___ SOURCE TEXT ___

Sunday, August 26, 2012

Learning about Fracking

I've been spending some time learning about fracking. The video below is certainly not the most unbiased documentary, but it does outline some of the concerns in which I would like more answers. It seems like using these types of video could launch student interest into topics of future importance, and we should be viewing more engaging intellectual video in the classroom, but I know as an adult it is easy to get sucked into the emotional pitch of these works, and it is even easier for our students. How can we best show these engaging pieces that hook our students without charging to the left or the right on a topic or issue? We have a great responsibility to hook on the left or right, drag to the middle and allow students to drift to a new place based on their growth.

THE SKY IS PINK by Josh Fox and the GASLAND Team from JFOX on Vimeo.

PDK Survey- The Other Questions

I really enjoy reading the PDK Annual Survey about education. It is an insight survey that provides the starting point for many conversations that should be happening on a local and national level. It provides schools an opportunity to see if their perceptions about schools match the perceptions of the larger public. So often, these perceptions between community and school vary greatly causing miscommunication, a false sense of success, and the idea that your school's level of engagement is high enough. As the year progresses, I will be fortunate enough to work with the folks at PDK, and I'm excited to learn, grow, and collaborate with such an excellent organization.

This year, though, I was left wondering about what the results would have been for a few other questions. They are based on topics that many believe will form the foundation of the best innovative public schools in the country over the next twenty years. It may be time for PDK to add a set of future trends questions to their survey. Here are the questions in which I would have liked to see the results.

___ SOURCE DATA ___

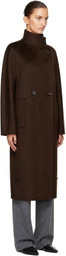 LISA YANG Brown Doublé Button Coat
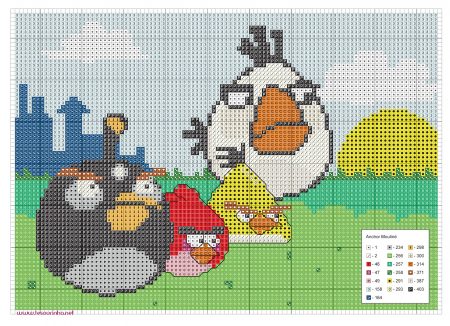 Angry Birds personagens 03 em ponto cruz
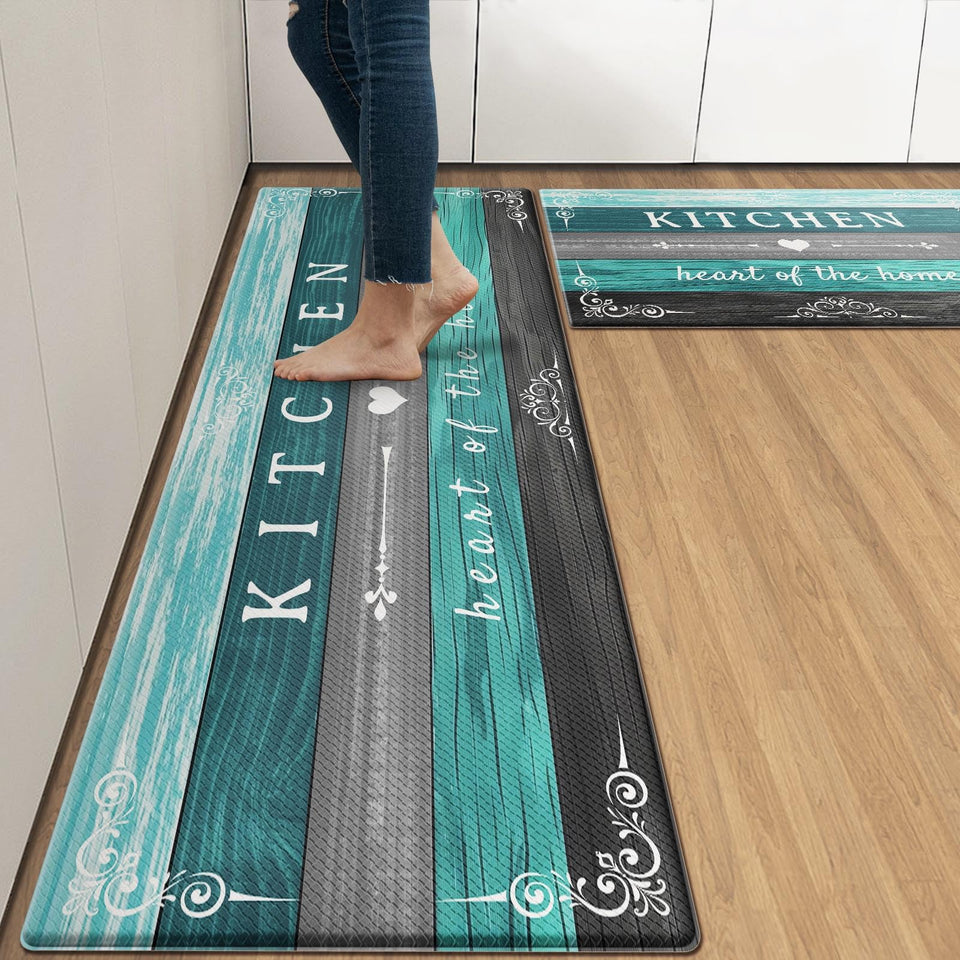 Arttown Teal Farmhouse kitchen mat set 2pc for comfortable standing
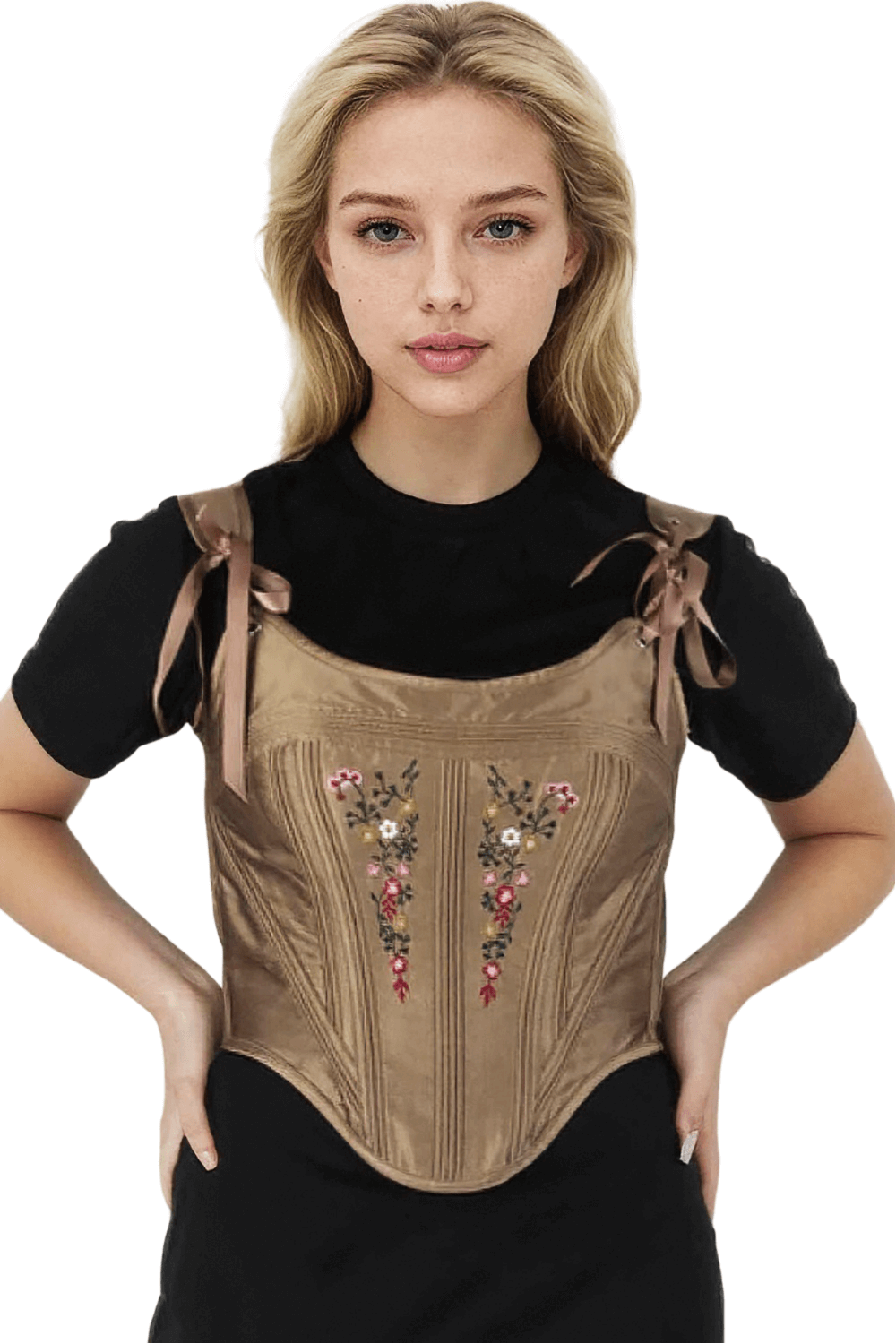 Elegant floral embroidered taffeta corset for women with side zip and adjustable ties.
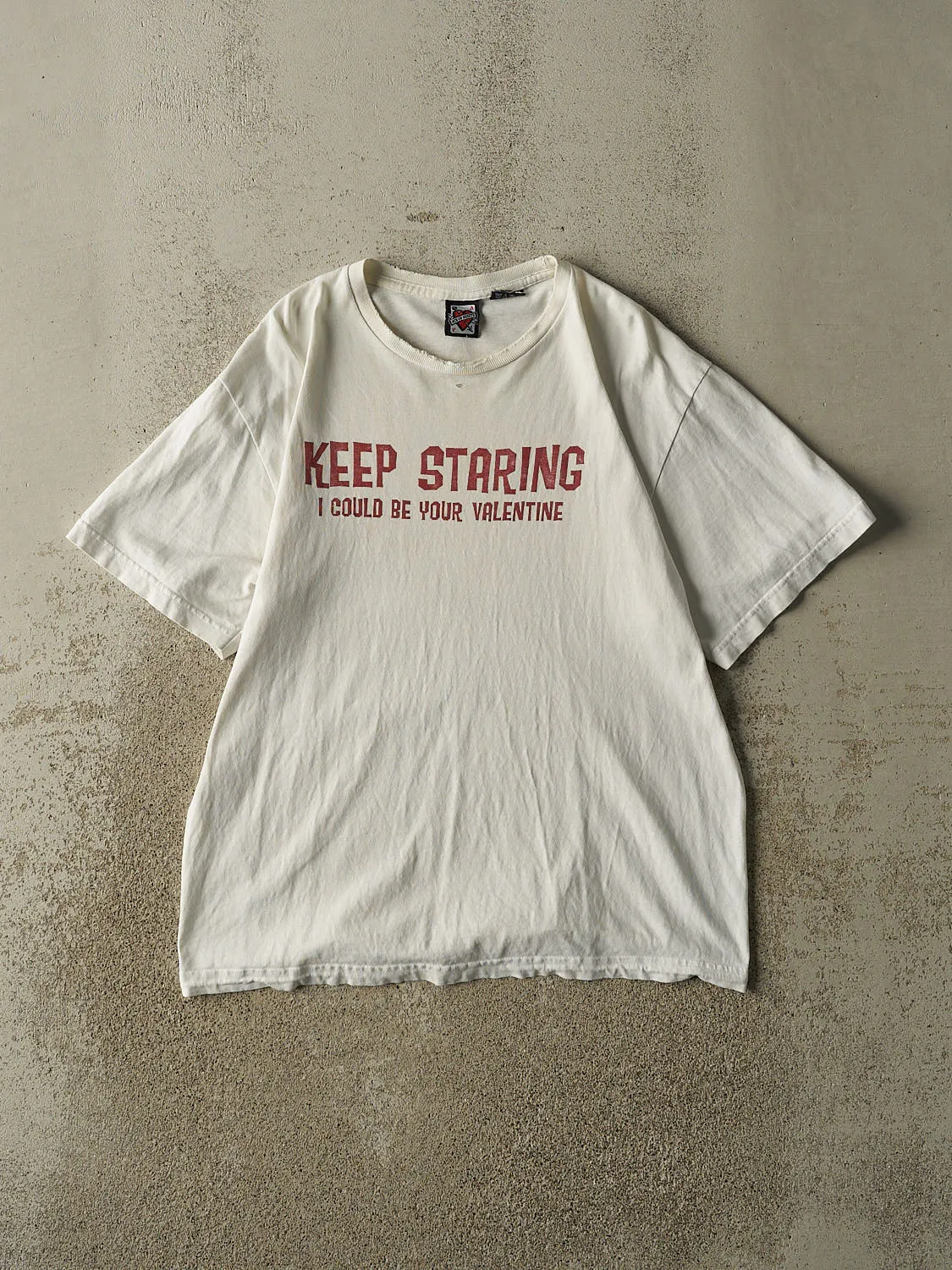 Vintage 90s White "Keep Staring, I Could Be Your Valentine" Tee (L) sold by Rebalance Vintage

___

## PARTS OF THE EXERCISE
a. According to the blog post, what chance does the PDK Annual Survey give schools?
b. Print the part of the blog post from "Sunday, August 26, 2012" up to and including "JFOX on Vimeo.".

## ANSWERS TO THE PROBLEMS
a. It gives schools a chance to see whether their perceptions about schools match the perceptions of the larger public.

b.
Sunday, August 26, 2012

Learning about Fracking

I've been spending some time learning about fracking. The video below is certainly not the most unbiased documentary, but it does outline some of the concerns in which I would like more answers. It seems like using these types of video could launch student interest into topics of future importance, and we should be viewing more engaging intellectual video in the classroom, but I know as an adult it is easy to get sucked into the emotional pitch of these works, and it is even easier for our students. How can we best show these engaging pieces that hook our students without charging to the left or the right on a topic or issue? We have a great responsibility to hook on the left or right, drag to the middle and allow students to drift to a new place based on their growth.

THE SKY IS PINK by Josh Fox and the GASLAND Team from JFOX on Vimeo.